Croissance soutenue, emploi record, tourisme florissant : l’économie espagnole fait figure d’exception en Europe. Mais le FMI tempère l’optimisme et appelle à des réformes profondes pour consolider un modèle menacé par la faiblesse de la productivité et la flambée du logement.


« L’économie espagnole a évolué de manière fantastique », s’est récemment enthousiasmé Alfred Kammer, directeur du département européen du FMI, lors d’une conférence à Washington. Depuis la capitale américaine, le responsable a brossé un portrait flatteur d’un pays devenu, presque à contre-courant du reste du continent, un moteur de croissance pour la zone euro.
Les chiffres parlent d’eux-mêmes : une hausse du PIB proche de 3 %, un marché du travail en plein essor et des exportations de services en expansion. Car si le tourisme reste un pilier de l’économie espagnole, d’autres secteurs prennent de l’envergure. Les technologies de l’information et de la communication, notamment, s’affirment comme de nouveaux relais de croissance. Le FMI y voit le signe d’une économie en mutation, plus diversifiée, plus résiliente.
Autre pilier du miracle espagnol : l’emploi. La création soutenue de postes et l’apport de l’immigration ont permis de réduire le chômage, longtemps talon d’Achille du pays, tout en alimentant la demande intérieure. Mais derrière ces bons chiffres, le FMI identifie aussi des fragilités.
Croissance, emploi, déficit : l’Espagne confirme son rôle de locomotive en Europe
Derrière la croissance, les fragilités structurelles de l’économie espagnole
Kammer prévient d’un possible ralentissement à moyen terme et appelle à un « effort concerté » pour stimuler la productivité et renforcer la participation au marché du travail. Le FMI met en garde contre le risque d’un essoufflement dans un pays où la population vieillit rapidement.
« Nous devons concentrer les efforts sur les réformes structurelles », martèle Kammer, plaidant pour un budget « robuste » capable de soutenir des politiques publiques ambitieuses et d’assurer la consolidation des comptes. Autrement dit, transformer la réussite actuelle en croissance durable — et éviter que le feu d’artifice économique espagnol ne se transforme en feu de paille.
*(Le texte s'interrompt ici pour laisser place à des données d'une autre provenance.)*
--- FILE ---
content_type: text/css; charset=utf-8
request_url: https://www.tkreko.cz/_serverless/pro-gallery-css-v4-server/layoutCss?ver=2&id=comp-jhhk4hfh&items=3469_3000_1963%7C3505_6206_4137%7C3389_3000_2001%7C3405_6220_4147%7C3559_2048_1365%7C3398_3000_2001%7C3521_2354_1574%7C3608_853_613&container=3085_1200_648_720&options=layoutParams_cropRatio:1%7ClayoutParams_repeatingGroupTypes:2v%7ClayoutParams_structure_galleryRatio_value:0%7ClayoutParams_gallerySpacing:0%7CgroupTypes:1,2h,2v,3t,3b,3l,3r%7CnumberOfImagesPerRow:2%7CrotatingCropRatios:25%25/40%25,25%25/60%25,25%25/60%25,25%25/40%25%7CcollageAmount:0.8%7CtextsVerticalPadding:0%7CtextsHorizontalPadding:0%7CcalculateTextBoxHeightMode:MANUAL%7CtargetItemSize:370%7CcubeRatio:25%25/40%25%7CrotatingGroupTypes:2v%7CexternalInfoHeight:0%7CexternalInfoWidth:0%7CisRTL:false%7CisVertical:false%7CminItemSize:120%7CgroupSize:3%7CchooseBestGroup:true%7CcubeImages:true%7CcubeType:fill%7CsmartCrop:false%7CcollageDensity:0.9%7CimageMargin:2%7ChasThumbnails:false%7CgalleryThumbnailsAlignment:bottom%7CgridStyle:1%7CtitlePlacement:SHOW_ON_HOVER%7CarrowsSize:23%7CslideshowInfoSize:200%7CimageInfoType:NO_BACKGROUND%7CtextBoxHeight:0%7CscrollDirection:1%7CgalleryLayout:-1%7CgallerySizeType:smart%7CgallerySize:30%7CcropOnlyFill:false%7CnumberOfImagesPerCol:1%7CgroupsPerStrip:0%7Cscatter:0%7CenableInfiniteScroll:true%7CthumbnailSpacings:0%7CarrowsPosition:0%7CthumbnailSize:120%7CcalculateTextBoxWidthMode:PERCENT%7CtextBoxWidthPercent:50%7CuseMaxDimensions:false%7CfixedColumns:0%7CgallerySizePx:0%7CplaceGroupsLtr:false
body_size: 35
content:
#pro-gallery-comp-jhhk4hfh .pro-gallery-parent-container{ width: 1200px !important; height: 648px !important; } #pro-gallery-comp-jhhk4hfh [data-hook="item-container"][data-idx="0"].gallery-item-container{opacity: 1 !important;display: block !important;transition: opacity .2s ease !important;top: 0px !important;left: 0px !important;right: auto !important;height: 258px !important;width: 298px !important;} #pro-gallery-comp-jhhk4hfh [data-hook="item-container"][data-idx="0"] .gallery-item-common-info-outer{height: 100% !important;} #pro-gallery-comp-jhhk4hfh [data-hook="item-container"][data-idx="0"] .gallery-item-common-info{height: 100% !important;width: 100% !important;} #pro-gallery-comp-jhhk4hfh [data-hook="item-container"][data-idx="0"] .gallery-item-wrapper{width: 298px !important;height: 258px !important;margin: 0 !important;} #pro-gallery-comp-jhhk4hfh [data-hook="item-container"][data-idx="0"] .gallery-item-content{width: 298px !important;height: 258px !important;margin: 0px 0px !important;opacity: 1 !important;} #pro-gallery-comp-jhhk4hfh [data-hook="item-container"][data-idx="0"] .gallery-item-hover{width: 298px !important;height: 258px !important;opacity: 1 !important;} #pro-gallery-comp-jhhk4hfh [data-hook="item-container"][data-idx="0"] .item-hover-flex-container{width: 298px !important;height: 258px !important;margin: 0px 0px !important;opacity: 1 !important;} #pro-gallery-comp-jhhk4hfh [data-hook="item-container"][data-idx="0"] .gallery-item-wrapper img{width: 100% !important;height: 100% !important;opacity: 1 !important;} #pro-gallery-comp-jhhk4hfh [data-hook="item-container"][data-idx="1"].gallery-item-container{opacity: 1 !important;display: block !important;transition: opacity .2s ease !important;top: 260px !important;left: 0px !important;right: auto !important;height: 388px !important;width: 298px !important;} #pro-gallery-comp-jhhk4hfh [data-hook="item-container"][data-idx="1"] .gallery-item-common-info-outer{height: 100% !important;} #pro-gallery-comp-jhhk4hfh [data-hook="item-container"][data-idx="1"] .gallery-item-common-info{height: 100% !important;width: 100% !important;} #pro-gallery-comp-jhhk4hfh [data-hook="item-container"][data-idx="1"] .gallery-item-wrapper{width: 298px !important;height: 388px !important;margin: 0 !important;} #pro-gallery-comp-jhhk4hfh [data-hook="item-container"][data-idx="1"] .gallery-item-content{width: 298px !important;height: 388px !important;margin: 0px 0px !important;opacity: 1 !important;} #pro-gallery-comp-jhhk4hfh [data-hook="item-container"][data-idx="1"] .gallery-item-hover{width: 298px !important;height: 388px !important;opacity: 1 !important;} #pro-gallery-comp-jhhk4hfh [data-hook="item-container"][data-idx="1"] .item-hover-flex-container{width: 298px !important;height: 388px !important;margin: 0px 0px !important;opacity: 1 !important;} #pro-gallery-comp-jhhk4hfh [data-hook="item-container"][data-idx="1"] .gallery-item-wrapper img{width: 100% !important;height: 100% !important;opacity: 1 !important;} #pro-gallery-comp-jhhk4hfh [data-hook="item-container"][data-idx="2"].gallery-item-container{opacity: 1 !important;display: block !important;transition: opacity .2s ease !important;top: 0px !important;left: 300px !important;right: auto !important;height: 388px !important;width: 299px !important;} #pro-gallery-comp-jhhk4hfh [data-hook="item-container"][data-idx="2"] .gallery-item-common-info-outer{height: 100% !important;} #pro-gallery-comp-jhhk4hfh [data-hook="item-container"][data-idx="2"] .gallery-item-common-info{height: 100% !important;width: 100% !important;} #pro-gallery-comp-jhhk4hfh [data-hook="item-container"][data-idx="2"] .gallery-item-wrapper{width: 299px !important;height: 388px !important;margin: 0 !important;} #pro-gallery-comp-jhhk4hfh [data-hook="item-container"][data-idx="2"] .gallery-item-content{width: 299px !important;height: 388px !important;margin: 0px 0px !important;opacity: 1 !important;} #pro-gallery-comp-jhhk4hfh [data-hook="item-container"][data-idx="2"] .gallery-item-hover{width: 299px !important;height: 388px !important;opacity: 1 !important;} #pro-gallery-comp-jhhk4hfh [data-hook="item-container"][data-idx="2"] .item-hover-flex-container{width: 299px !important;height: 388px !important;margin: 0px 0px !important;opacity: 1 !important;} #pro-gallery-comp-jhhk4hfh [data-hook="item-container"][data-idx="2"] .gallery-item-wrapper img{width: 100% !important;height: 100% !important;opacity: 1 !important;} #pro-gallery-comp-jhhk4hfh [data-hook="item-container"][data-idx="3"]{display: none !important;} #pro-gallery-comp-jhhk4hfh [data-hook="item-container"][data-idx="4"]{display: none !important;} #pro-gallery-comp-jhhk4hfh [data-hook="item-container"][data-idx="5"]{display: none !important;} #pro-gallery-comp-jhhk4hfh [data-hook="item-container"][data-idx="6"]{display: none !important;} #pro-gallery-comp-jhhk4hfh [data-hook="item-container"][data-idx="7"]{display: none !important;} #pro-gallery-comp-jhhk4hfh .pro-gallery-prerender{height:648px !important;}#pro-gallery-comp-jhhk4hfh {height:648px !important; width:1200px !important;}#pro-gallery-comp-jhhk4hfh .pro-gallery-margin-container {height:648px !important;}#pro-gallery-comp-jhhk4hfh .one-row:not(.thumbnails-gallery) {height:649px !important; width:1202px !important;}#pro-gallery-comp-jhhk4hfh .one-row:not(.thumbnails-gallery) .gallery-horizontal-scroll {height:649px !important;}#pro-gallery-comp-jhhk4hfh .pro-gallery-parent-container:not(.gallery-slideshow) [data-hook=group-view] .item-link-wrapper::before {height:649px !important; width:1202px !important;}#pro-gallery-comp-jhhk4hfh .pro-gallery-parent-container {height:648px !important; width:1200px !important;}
Crise du logement : l’autre talon d’Achille
Le FMI tire aussi la sonnette d’alarme sur un vieux mal espagnol : le logement. Comme de nombreux pays européens, l’Espagne fait face à une pénurie de logements abordables, particulièrement pour les jeunes. « Le manque de logements empêche les nouvelles générations de s’installer dans les zones à forte productivité, ce qui nuit à la société tout entière », avertit Kammer.
Flambée des loyers en Espagne : +10,3 % en un an, Madrid et Barcelone sous tension
Le constat est partagé par la Banque d’Espagne : il manquerait près de 700.000 logements pour rééquilibrer l’offre et la demande. En parallèle, les prix s’envolent. +12,7 % sur un an au deuxième trimestre, soit la plus forte hausse depuis près de vingt ans. Une flambée qui renforce les inégalités territoriales et éloigne les jeunes actifs des grands centres urbains où se concentrent pourtant les opportunités d’emploi.
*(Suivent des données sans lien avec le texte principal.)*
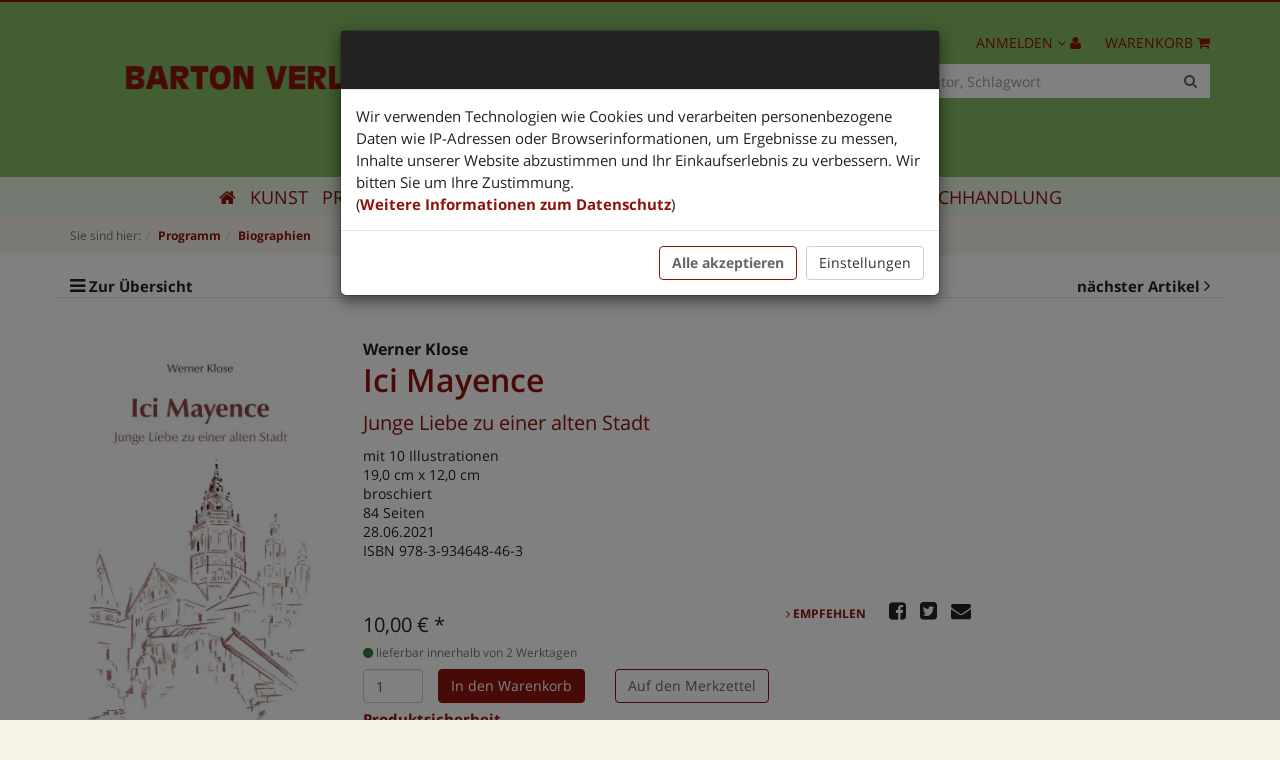

--- FILE ---
content_type: text/css
request_url: https://www.velbrueck.de/modules/trw/trwcookieconsent/out/src/css/cookieconsent.min.css?1748262073
body_size: 300
content:
#cookieconsent-accordion{margin:auto}#cookieconsent-accordion input[type=checkbox]{margin-right:15px}#cookieconsent-accordion .panel-collapse{overflow:hidden}#cookieconsent-accordion .panel-body,#cookieconsent-accordion .panel-heading,#cookieconsent-accordion .panel.panel-default{background:0 0;border:none;box-shadow:none}#cookieconsent-accordion .panel-heading{padding:10px 15px}#cookieconsent-accordion .panel-title>a{display:block;outline:0}#cookieconsent-accordion label{text-indent:-29px;margin-left:29px;margin-right:10px}#cookieconsent-accordion label:hover{text-decoration:underline;cursor:pointer}#cookieconsent-accordion ul.list-unstyled{margin-bottom:0;padding:0 15px}#cookieconsent-open-popup{position:fixed;display:block;width:46px;height:46px;text-align:center;padding-top:10px;left:30px;bottom:80px;opacity:0;visibility:hidden;transition:opacity .3s,visibility 0s linear .3s;-webkit-user-select:none;-moz-user-select:none;user-select:none;cursor:pointer;z-index:1000;border-radius:50%}#cookieconsent-open-popup.fa-shield-alt{padding-top:8px}#cookieconsent-open-popup.show{opacity:.5;visibility:visible;transition:opacity .3s}#cookieconsent-open-popup.show:hover{opacity:1}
Face à ce mur, le FMI appelle Madrid à agir sur l’offre. Relancer la construction, repenser la planification urbaine et remettre le logement social au cœur des politiques publiques. Une tâche ardue, dans un pays où la brique reste un symbole de réussite et un baromètre sensible de la confiance économique.
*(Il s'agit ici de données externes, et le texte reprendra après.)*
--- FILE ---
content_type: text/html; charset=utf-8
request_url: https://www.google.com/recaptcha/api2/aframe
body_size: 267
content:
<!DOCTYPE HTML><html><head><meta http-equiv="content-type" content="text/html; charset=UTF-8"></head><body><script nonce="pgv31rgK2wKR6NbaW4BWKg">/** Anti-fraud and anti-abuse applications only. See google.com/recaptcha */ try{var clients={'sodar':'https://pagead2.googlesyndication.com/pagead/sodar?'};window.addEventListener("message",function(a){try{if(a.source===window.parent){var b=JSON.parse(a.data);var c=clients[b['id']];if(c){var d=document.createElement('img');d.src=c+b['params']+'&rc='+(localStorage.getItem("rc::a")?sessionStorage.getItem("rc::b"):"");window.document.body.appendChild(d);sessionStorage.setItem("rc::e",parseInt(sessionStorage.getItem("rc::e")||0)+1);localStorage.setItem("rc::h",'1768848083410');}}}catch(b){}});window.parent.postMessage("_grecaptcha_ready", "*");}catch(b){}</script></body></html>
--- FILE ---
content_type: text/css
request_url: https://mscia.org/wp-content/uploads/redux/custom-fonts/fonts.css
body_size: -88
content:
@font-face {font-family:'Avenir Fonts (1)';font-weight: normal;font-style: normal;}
Le FMI prévient Madrid : croître, oui, mais durablement
L’institution internationale invite aussi Madrid à ne pas perdre de temps sur le terrain budgétaire. Anticiper l’ajustement, explique-t-elle, permettrait de renforcer la confiance des marchés et de créer un cercle vertueux. « Des taux d’intérêt plus bas favoriseraient l’investissement privé, moteur de croissance, qui lui-même générerait davantage de recettes fiscales », résume Alfred Kammer.
Le FMI voit dans l’Espagne un pilier de la zone euro — avec une croissance attendue de 2,9 % cette année, la plus forte du bloc. Mais il met en garde contre toute tentation d’autosatisfaction. Le pays a su capitaliser sur ses atouts : un marché du travail dynamique, un tourisme toujours robuste et une économie de plus en plus diversifiée.
Reste désormais à consolider ces acquis. « Le véritable défi de l’Espagne, conclut Kammer, n’est plus de croître, mais de le faire durablement. » Une phrase qui sonne comme un rappel à l’ordre amical : la réussite économique du pays ne se jouera pas sur la vitesse, mais sur l’endurance.